__Your instructions__
Turn the lines from the one containing "Between green shrub" through the one containing "which one is", both included, into a Markdown table with the columns "Row" and "Line text", numbering each row and leaving out blank lines.

(Spatial relationship items)
######
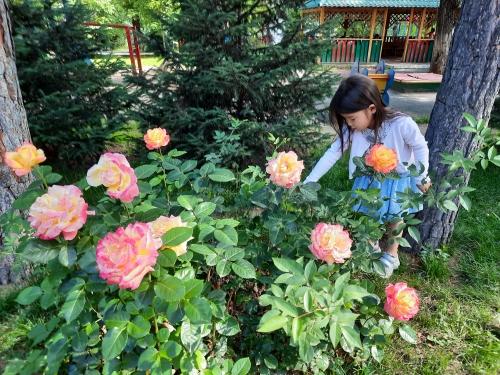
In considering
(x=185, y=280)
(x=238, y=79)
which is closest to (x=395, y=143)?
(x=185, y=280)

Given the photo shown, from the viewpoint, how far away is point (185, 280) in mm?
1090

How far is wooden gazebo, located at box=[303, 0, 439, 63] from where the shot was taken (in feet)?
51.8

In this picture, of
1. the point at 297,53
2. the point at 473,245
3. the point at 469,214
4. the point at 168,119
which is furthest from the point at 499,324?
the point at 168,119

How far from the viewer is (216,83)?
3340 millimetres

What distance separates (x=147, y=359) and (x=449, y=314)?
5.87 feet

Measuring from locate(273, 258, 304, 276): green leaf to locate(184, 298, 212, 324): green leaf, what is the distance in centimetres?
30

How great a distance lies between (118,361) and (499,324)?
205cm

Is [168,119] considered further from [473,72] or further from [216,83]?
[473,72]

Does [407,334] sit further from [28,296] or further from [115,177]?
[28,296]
######
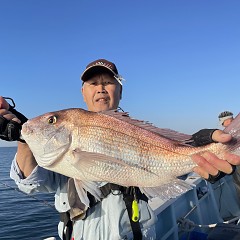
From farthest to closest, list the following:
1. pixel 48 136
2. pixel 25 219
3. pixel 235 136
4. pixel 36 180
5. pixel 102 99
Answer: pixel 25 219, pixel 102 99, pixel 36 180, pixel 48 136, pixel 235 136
######
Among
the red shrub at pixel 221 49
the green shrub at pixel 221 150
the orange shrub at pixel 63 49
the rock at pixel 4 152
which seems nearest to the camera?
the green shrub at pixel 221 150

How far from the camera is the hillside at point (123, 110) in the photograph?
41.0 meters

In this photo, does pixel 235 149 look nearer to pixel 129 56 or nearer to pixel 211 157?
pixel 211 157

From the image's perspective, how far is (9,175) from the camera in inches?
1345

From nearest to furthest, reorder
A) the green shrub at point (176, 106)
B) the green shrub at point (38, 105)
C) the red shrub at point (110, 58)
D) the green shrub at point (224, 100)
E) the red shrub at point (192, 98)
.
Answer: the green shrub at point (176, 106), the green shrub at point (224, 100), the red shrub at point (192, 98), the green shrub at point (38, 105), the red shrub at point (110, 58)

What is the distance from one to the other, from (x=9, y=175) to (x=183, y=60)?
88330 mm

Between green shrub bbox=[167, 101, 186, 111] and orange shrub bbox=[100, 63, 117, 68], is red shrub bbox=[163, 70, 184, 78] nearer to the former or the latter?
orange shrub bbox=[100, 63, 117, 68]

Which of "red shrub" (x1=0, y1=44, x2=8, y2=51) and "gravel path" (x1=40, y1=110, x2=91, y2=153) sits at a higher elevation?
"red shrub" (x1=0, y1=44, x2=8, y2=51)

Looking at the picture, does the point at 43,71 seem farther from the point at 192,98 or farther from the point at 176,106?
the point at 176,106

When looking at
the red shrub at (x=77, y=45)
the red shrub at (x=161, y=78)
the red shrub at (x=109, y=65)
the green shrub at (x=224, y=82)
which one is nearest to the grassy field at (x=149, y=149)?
######
__Correct answer__
| Row | Line text |
|---|---|
| 1 | Between green shrub bbox=[167, 101, 186, 111] and orange shrub bbox=[100, 63, 117, 68], is red shrub bbox=[163, 70, 184, 78] nearer to the former or the latter? |
| 2 | orange shrub bbox=[100, 63, 117, 68] |
| 3 | Which of "red shrub" (x1=0, y1=44, x2=8, y2=51) and "gravel path" (x1=40, y1=110, x2=91, y2=153) sits at a higher elevation? |
| 4 | "red shrub" (x1=0, y1=44, x2=8, y2=51) |
| 5 | Looking at the picture, does the point at 43,71 seem farther from the point at 192,98 or farther from the point at 176,106? |
| 6 | the point at 176,106 |
| 7 | When looking at |
| 8 | the red shrub at (x=77, y=45) |
| 9 | the red shrub at (x=161, y=78) |
| 10 | the red shrub at (x=109, y=65) |
| 11 | the green shrub at (x=224, y=82) |
| 12 | which one is nearest to the grassy field at (x=149, y=149)? |